Two scenarios culled from the rigors of the real world.


 

Two scenarios culled from the rigors of the real world.


Scenario one: You pull into a gas station. You’re there to pump gas. There’s no reason to believe a social encounter looms. You don’t live near this gas station. You don’t frequent this gas station that often. You don’t even like this gas station. It’s overpriced, but you need gas now.


There’s a man pulled into the pumps next to where you are parked. You glance at him.


He glances back.


You look away and proceed on toward the retail establishment to pay for your gas.


He calls to you, “Frank! How are you?
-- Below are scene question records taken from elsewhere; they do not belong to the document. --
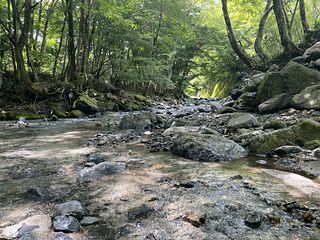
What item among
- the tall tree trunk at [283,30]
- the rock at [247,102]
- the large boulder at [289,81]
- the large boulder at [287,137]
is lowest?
the large boulder at [287,137]

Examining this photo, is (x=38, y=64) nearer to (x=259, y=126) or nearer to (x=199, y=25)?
(x=259, y=126)

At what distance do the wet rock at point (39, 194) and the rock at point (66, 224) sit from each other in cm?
57

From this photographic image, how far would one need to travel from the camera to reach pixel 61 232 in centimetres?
208

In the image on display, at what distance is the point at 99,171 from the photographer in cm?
354

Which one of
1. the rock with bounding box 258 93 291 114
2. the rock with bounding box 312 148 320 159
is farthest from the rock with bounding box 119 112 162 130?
the rock with bounding box 312 148 320 159

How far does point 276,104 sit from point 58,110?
24.6ft

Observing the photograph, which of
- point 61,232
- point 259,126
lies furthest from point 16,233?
point 259,126

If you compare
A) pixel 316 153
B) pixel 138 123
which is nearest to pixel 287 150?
pixel 316 153

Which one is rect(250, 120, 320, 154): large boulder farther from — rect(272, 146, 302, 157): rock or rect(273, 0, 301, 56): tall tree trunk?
rect(273, 0, 301, 56): tall tree trunk

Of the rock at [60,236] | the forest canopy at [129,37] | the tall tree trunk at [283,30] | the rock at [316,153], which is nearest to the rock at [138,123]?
the rock at [316,153]

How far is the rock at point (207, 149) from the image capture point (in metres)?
4.28

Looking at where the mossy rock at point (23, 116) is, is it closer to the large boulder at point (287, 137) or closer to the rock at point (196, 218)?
the large boulder at point (287, 137)

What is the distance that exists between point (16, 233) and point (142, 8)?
16.8 metres

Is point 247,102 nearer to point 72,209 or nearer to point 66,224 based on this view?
point 72,209
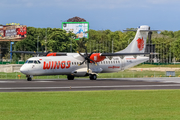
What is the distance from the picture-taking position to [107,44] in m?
157

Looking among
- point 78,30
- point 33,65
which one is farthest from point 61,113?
point 78,30

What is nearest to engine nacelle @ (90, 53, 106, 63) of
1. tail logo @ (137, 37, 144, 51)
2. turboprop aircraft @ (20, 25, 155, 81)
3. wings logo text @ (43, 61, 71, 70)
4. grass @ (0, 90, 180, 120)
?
turboprop aircraft @ (20, 25, 155, 81)

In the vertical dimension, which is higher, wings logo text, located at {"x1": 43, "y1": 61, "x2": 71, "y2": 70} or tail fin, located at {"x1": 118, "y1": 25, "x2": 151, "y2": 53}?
tail fin, located at {"x1": 118, "y1": 25, "x2": 151, "y2": 53}

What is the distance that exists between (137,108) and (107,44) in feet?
458

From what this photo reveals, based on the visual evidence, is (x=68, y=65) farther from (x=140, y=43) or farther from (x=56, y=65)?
(x=140, y=43)

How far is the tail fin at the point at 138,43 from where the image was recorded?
53938 mm

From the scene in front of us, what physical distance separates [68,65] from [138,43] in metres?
13.3

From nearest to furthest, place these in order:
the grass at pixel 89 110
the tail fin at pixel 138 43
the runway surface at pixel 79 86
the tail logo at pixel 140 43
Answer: the grass at pixel 89 110
the runway surface at pixel 79 86
the tail fin at pixel 138 43
the tail logo at pixel 140 43

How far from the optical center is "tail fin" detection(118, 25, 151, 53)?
53938 millimetres

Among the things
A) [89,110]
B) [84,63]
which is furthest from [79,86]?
[89,110]

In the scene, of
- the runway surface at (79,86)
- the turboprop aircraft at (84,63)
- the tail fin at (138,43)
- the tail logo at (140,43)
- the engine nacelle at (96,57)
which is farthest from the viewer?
the tail logo at (140,43)

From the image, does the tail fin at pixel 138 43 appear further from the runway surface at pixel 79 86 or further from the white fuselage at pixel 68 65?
the runway surface at pixel 79 86

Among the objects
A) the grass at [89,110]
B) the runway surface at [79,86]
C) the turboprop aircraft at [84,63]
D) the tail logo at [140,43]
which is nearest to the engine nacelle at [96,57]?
the turboprop aircraft at [84,63]

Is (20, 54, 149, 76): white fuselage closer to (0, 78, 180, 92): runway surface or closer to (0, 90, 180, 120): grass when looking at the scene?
(0, 78, 180, 92): runway surface
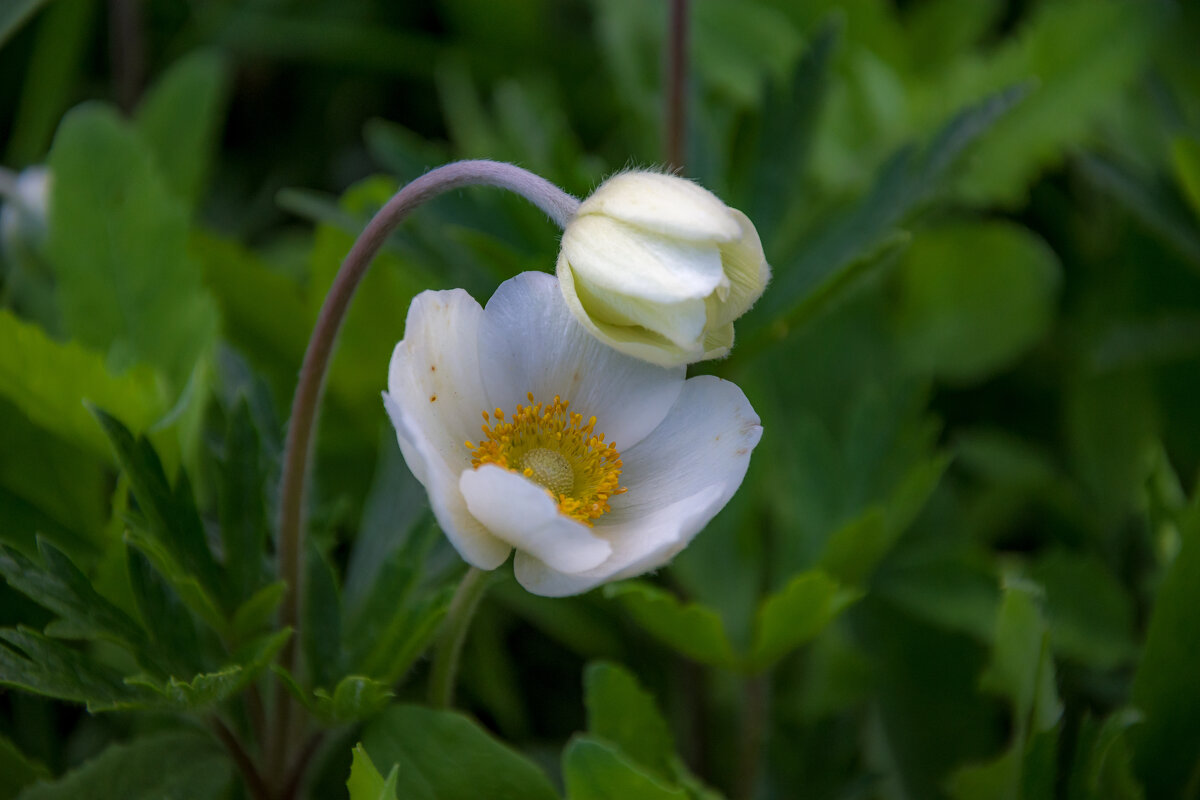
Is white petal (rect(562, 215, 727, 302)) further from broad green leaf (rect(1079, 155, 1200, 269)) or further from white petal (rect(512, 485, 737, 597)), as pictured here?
broad green leaf (rect(1079, 155, 1200, 269))

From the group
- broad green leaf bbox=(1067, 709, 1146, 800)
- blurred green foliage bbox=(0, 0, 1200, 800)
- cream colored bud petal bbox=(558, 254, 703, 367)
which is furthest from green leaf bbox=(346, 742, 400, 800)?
broad green leaf bbox=(1067, 709, 1146, 800)

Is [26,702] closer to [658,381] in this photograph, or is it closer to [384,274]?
[384,274]

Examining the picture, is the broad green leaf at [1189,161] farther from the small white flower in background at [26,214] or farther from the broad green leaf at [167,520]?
the small white flower in background at [26,214]

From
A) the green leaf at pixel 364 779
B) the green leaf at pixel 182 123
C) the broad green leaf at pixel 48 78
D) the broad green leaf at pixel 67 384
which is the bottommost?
the green leaf at pixel 364 779

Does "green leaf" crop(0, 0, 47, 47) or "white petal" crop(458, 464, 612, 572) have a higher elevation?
"green leaf" crop(0, 0, 47, 47)

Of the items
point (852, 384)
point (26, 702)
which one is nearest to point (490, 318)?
point (26, 702)

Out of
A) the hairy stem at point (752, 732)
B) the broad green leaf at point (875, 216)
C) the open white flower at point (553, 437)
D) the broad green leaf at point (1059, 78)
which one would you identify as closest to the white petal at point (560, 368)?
the open white flower at point (553, 437)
It’s great to see you, Frank!”


You stop and face the man. …


Let’s break off at this juncture to consider scenario two.


Scenario two: You’re at an annual family gathering. You’re there to enjoy your family’s company. It’s a wonderfully familiar, fun event. You have no reason to suspect anything out of the ordinary, just good food and great company.


Suddenly, a woman enters from an adjoining room. You glance at her.


She glances back.


You look away and proceed to the hors d’oeuvres table to load up on more cheddar cheese and pepperoni.


She calls to you, “Frank! How are you? It’s great to see you, Frank!”


You stop and face the woman. …


What do these two encounters have in common besides the unimaginative text and the conversational evidence indicating you’re a sweetheart of an individual?


It’s this. You can’t remember either of their names.


And it’s not a momentary lapse from which you’ll recover. You’re as clueless as a door-to-door encyclopedia salesman in Silicon Valley.


Should you acknowledge that you’re a knucklehead and can’t recall their name?


No, that could jeopardize your sweetheart-of-an-individual status.


You smile as broadly as possible, and respond, “Wow! I haven’t seen you in a million years! How the heck are you?”


Scenario one man: “Great, Frank! Frank, I live near here now, Frank. Frank, where are you living now, Frank? Oh, Frank, Frank, Frank, Frank.”


Scenario two woman: “Wonderful, Frank! It’s great to see you here again, Frank. I was thinking about you the other day, Frank. Oh, Frank, Frank, Frank, Frank.”


You mull a response, smiling still more broadly, noting that they have each used your first name a nightmarish number of times.


You attempt free association in your head, trying to come up with the name. “Person, merson, herson, people, weeple, lady, grady, guy, pie, eagleye, hector, shmector, lisa, weesa, linguica. …”


Free association never works.


Still, you soldier on, emphasizing “you” because you’re too overcome with happiness at this encounter to sully it with the use of a first name. Anyone can do that.


“You are looking great. You are something else. You! Boy oh boy, you!”


And your exit is the same. Smile still more broadly, and back slowly away, repeating, “You, you, you …” until you’re out of earshot.


You made it. They’ll never catch on.